Voor Helm is deze theologische traditie de enige die werkelijk gereformeerd mag heten. Iemand als Vanhoozer beoogt dan wel een vernieuwing van deze traditie, maar feitelijk is hij volgens Helm een gevaar voor deze traditie.

In het tweede deel van het boek betoogt Helm in vijfeneenhalf hoofdstuk wat er mis is met Vanhoozers ideeën. Vooral Vanhoozers inzet bij ‘theodrama’ kan op Helms kritiek rekenen. Vanhoozer zelf positioneert zich tussen Charles Hodge’s nadruk op propositionele waarheid enerzijds en George Lindbeck’s expressivisme anderzijds. Helm betoogt dat Vanhoozer zich feitelijk richting Lindbeck beweegt. Volgens Helm is het ongereformeerd om bij Gods daden in te zetten in plaats van de openbaring van Gods namen. Vanhoozers inzet bij speech-acts zou onrecht doen aan het propositioneel karakter van de waarheid en een valse tegenstelling maken. Misschien is het belangrijkste verwijt wel dat Vanhoozer niet doorheeft hoe hij met postmoderne terminologie ook postmoderne inhouden importeert, die schadelijk inwerken op heel de theologie.

En dan is John Franke er nog. In ‘slechts’ anderhalf hoofdstuk wordt zijn afkeer van klassiek funderingsdenken bekritiseerd. Hoewel Vanhoozer en Franke onderling ook wel van mening verschillen, worden ze door Helm toch op dezelfde hoop van postmodernisme geveegd.

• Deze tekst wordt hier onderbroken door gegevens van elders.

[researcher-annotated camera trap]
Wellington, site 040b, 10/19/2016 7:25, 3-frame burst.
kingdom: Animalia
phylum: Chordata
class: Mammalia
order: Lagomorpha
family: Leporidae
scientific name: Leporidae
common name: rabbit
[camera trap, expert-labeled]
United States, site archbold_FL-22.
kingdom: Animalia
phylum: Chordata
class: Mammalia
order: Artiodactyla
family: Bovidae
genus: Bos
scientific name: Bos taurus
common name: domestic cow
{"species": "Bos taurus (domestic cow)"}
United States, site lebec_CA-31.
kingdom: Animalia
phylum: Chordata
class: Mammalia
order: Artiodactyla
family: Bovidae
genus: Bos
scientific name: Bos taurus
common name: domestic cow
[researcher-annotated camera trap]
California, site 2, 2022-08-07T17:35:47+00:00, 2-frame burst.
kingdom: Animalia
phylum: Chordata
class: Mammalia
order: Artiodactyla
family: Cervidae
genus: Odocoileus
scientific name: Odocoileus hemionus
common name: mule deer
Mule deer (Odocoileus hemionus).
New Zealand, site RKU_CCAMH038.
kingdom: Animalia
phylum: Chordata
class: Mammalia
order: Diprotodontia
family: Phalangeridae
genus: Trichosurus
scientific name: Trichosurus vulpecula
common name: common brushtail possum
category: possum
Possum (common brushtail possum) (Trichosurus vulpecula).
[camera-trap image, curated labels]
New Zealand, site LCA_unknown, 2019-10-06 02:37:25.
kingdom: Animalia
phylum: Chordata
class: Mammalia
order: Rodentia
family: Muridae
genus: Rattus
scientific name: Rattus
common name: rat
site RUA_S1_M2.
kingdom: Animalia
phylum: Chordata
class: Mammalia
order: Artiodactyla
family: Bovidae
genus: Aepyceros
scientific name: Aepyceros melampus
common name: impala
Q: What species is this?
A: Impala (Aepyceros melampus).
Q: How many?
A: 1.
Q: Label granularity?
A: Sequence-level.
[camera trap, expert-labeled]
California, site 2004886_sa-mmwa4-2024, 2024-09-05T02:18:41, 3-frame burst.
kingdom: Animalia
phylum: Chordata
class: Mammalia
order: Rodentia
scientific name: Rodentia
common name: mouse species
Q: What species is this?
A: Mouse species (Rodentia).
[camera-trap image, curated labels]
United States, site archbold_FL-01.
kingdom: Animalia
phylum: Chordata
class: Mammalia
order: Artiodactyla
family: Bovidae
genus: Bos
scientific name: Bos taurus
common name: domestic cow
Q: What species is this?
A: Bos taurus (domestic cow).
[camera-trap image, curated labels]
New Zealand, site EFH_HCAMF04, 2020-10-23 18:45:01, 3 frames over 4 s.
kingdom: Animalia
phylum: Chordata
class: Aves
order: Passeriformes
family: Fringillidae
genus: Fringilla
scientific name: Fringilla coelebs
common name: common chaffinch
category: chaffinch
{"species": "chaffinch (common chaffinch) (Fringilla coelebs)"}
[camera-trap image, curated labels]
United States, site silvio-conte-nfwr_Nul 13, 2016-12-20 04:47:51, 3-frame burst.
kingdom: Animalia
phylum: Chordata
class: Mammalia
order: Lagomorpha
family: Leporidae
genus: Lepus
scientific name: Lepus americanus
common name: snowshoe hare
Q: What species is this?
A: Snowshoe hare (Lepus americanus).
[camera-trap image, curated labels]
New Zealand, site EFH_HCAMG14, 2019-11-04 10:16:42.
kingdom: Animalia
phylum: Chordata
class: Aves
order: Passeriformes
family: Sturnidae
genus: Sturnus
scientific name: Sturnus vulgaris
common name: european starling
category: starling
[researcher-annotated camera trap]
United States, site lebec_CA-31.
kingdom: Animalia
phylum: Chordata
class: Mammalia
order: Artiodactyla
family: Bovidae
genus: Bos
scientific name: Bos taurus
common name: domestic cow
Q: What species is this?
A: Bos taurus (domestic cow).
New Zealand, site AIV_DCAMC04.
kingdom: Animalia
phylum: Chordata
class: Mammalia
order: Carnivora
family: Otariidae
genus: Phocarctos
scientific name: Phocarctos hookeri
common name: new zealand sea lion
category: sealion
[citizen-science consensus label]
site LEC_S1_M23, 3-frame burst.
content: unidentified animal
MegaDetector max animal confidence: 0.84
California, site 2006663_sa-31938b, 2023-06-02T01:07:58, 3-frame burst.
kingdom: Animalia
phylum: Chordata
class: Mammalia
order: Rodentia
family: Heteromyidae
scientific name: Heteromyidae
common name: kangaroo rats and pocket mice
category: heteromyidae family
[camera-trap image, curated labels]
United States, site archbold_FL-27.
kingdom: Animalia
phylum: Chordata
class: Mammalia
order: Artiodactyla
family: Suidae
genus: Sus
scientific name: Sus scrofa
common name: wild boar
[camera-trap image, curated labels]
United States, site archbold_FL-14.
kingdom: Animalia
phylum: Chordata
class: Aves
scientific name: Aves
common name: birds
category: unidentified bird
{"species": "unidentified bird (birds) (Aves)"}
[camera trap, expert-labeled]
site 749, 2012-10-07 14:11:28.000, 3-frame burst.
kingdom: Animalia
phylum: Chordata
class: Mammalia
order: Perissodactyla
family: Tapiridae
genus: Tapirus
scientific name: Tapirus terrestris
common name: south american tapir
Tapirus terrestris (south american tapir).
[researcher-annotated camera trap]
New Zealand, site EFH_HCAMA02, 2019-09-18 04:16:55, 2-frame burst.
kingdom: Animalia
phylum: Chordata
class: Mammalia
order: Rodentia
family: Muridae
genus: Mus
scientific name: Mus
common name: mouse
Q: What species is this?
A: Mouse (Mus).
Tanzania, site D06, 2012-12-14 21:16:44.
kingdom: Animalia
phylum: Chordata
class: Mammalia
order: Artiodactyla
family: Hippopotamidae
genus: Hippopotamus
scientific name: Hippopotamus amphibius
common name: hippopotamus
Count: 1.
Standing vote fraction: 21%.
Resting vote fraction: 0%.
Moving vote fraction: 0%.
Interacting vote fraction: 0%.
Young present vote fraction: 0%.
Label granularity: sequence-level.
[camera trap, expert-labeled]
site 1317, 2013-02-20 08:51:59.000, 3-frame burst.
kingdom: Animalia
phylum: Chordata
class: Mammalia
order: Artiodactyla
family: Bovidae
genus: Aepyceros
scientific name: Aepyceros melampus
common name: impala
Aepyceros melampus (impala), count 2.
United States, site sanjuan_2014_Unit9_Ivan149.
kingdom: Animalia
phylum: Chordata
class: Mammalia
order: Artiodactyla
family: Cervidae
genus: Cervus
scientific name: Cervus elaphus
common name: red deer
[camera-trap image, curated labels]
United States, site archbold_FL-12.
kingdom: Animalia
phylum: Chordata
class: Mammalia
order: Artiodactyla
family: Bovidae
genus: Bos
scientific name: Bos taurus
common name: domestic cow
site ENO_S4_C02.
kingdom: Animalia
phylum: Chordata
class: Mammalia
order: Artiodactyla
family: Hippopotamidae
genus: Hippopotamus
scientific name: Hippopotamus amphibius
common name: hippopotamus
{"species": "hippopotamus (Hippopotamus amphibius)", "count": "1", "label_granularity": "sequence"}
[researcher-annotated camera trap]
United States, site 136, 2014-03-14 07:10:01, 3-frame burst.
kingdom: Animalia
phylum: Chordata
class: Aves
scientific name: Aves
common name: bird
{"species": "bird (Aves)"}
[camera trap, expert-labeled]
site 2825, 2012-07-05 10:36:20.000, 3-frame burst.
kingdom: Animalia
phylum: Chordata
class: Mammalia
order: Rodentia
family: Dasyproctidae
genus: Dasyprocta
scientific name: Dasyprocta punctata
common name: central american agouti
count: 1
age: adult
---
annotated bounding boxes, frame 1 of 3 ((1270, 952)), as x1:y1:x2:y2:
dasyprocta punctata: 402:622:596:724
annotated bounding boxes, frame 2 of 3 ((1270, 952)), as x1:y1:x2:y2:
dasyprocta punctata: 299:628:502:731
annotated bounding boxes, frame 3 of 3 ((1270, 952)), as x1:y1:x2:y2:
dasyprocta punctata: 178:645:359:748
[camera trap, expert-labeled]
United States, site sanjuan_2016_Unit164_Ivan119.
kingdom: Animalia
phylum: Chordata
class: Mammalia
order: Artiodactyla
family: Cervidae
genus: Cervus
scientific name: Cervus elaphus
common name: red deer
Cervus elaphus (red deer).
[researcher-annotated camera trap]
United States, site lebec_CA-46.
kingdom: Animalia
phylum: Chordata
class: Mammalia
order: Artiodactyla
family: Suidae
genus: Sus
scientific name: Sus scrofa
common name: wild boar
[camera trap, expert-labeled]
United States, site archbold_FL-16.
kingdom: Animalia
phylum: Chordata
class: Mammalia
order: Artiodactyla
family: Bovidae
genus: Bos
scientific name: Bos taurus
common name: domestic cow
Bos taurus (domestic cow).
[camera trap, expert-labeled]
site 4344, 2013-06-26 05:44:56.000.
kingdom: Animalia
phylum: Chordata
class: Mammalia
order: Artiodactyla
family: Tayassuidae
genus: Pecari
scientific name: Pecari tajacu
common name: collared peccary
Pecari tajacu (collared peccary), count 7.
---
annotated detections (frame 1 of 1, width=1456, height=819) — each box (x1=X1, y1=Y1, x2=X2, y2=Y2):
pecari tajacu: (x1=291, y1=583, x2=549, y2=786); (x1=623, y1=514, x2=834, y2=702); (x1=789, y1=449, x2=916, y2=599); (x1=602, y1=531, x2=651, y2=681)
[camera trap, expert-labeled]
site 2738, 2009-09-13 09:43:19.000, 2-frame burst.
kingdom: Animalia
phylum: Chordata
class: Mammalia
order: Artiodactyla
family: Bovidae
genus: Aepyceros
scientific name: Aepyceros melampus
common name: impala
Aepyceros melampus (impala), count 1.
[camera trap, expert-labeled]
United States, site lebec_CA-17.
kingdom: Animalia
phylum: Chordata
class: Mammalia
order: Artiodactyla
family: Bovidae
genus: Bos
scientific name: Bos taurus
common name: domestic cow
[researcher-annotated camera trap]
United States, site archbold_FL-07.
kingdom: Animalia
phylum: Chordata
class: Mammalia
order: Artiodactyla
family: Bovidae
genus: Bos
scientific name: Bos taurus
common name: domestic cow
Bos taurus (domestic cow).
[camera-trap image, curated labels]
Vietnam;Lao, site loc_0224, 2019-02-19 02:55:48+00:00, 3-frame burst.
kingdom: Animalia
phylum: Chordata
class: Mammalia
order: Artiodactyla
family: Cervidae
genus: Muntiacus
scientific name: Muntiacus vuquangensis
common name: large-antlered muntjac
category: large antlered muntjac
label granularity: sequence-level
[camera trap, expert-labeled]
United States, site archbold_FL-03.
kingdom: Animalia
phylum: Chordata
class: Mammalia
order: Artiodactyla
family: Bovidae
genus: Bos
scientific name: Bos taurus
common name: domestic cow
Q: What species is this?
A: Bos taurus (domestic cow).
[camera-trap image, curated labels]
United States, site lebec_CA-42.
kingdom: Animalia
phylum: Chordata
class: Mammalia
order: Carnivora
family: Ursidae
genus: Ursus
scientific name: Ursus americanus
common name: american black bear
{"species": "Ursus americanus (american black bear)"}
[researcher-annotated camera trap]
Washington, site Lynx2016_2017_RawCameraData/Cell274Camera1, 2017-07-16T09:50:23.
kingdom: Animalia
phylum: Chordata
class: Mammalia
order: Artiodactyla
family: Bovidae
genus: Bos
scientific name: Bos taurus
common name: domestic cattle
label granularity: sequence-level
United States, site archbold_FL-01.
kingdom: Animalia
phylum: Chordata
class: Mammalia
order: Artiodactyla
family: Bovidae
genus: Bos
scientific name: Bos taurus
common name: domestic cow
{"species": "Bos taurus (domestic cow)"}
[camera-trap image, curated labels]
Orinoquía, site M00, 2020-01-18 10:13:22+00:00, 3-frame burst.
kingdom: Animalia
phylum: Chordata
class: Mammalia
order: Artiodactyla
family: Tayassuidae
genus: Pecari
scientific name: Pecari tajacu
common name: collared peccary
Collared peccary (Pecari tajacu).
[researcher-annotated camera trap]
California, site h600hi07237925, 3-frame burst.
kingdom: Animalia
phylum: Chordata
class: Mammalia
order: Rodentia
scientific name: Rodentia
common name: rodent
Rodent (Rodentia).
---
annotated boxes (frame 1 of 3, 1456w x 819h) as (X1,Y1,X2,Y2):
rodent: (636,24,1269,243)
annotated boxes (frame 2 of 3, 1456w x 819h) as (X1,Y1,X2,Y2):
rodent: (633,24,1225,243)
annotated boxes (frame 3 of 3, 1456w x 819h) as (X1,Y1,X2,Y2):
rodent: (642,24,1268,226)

Nu is het niet verkeerd dat een discussie op het scherpst van de snede wordt gevoerd, en de postmoderne taal van ‘drama’ en narrativiteit brengt zeker risico’s met zich mee (zoals het laten liggen van de concrete Schrift en het concrete Israël in het verleden), maar Helm gaat met zijn kritiek ver over de grens van een betamelijke discussie. Zo heeft Helm blijkens de bibliografie slechts vier werken uit het grote oeuvre van Vanhoozer gelezen. Als je iemand zo serieus wilt aanpakken als Helm doet, zul je toch ten minste de moeite moeten doen om zijn werk te lezen. Bovendien leest Helm Vanhoozer zeer onwelwillend en gaat hij zelfs zo ver, hem van panentheïsme te beschuldigen, omdat hij consequent wil denken vanuit ‘God is liefde’.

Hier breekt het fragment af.